--- Dataset ---

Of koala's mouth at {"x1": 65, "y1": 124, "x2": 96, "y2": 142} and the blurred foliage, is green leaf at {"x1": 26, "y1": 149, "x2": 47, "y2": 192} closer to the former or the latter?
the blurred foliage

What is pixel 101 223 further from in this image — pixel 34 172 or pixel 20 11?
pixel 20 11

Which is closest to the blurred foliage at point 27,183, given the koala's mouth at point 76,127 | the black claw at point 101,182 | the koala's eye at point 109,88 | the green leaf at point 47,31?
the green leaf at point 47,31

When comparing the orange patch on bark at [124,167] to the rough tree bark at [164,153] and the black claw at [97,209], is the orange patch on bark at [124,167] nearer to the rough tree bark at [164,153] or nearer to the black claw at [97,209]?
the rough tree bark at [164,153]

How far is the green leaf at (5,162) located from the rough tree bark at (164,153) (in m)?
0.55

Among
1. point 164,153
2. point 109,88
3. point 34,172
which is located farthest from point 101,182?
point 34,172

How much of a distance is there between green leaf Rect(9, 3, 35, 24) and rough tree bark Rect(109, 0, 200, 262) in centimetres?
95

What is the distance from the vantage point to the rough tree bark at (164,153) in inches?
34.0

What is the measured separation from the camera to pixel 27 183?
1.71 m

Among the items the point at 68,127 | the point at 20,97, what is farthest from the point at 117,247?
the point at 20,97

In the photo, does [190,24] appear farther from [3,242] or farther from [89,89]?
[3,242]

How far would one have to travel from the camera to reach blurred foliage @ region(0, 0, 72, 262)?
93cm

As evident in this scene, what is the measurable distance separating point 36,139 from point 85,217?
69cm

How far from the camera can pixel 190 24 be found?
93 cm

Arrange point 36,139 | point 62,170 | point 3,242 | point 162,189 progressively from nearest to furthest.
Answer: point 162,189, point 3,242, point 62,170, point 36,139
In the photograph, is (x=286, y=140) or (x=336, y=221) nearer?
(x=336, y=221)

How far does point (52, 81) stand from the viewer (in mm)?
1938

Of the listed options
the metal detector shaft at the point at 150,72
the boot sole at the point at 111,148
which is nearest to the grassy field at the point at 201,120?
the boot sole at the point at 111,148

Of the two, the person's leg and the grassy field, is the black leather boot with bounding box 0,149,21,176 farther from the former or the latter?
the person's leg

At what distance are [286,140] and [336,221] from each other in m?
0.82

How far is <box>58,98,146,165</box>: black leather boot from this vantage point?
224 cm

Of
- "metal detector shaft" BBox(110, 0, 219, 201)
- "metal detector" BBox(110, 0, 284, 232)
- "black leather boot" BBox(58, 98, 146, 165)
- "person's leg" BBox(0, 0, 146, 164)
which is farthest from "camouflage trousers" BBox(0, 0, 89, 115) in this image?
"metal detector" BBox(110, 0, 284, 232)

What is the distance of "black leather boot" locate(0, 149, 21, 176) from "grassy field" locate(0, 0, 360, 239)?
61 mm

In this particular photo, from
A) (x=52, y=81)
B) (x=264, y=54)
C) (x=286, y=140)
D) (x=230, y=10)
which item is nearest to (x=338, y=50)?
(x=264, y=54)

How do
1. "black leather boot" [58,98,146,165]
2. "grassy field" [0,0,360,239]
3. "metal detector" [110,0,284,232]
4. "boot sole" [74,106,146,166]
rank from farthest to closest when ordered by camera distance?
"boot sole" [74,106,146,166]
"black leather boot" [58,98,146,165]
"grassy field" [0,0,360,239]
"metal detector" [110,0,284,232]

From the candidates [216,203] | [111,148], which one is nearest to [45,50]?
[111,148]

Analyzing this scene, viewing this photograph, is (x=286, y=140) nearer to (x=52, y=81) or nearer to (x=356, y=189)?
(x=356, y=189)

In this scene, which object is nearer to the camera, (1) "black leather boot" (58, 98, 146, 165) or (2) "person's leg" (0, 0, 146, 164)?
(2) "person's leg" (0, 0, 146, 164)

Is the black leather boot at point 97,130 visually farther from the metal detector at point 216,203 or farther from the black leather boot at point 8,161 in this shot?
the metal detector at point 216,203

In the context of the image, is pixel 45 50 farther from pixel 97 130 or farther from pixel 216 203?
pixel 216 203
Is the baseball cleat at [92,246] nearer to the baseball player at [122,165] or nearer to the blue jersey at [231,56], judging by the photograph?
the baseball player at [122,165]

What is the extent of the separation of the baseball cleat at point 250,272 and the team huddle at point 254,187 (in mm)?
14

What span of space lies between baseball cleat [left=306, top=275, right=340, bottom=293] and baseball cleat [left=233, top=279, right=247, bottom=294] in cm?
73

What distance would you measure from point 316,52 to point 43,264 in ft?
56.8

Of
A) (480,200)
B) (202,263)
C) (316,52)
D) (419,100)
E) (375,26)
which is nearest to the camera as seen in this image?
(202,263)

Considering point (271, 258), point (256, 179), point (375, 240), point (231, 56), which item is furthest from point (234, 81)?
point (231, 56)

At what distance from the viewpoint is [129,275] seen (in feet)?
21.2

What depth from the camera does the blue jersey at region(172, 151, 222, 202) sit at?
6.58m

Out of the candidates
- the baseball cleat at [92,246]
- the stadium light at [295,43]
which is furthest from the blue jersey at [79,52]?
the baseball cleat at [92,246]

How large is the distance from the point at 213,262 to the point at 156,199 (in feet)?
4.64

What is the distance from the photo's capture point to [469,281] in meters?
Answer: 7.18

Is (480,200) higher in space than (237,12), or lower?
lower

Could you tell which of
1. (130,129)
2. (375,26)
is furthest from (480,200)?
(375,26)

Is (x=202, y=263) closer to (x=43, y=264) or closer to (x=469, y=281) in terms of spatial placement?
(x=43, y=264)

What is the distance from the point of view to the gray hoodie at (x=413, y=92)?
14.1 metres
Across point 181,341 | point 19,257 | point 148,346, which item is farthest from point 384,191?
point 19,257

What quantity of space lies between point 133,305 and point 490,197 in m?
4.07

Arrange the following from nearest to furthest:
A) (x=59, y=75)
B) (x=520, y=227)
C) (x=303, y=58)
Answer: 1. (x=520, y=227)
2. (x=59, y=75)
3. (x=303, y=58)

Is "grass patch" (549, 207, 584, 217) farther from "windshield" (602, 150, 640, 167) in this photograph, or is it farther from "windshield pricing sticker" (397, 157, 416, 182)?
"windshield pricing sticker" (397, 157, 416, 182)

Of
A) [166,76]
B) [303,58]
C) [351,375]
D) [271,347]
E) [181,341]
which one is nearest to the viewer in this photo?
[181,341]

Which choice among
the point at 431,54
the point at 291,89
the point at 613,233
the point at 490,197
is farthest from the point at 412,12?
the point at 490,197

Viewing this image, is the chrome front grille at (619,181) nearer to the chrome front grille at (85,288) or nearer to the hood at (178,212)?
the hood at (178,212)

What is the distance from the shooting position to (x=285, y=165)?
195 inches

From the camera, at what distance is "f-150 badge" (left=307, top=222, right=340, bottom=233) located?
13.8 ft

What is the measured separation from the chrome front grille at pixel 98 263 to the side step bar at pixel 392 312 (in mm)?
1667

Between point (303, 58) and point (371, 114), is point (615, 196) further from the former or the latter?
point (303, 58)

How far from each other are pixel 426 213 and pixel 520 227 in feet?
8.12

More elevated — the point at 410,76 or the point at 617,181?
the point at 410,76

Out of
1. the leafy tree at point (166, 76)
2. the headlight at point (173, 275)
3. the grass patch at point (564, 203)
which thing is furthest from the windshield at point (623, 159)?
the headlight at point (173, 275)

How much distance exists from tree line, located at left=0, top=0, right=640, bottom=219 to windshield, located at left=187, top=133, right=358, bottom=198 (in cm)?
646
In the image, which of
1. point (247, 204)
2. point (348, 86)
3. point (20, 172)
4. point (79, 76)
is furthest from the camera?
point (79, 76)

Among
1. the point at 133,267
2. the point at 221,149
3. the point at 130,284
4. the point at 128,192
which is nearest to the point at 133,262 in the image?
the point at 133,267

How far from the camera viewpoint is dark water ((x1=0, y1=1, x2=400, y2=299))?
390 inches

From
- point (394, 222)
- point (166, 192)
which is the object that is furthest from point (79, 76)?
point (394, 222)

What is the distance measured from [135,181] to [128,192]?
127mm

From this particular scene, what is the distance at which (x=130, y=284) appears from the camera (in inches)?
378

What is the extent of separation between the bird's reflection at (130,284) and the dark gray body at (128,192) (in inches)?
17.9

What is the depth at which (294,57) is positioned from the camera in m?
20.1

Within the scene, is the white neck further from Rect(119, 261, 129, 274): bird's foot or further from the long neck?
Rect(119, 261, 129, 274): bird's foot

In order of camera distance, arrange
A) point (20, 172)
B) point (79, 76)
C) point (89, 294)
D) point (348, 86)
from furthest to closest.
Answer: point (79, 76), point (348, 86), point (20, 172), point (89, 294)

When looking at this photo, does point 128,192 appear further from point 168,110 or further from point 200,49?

---

Request
Find the line containing "What is the distance measured" in the material above. Print it and every line after it through the end, exactly and only those.

The answer
What is the distance measured from [135,181] to [128,192]?
127mm

From this particular scene, what is the distance at which (x=130, y=284) appears from the camera (in inches)?
378

What is the extent of separation between the bird's reflection at (130,284) and the dark gray body at (128,192) (in inches)?
17.9

What is the depth at which (294,57) is positioned from the camera in m?
20.1

Within the scene, is the white neck further from Rect(119, 261, 129, 274): bird's foot or further from the long neck?
Rect(119, 261, 129, 274): bird's foot

In order of camera distance, arrange
A) point (20, 172)
B) point (79, 76)
C) point (89, 294)
D) point (348, 86)
from furthest to closest.
Answer: point (79, 76), point (348, 86), point (20, 172), point (89, 294)

When looking at this photo, does point 128,192 appear further from point 168,110 or further from point 200,49?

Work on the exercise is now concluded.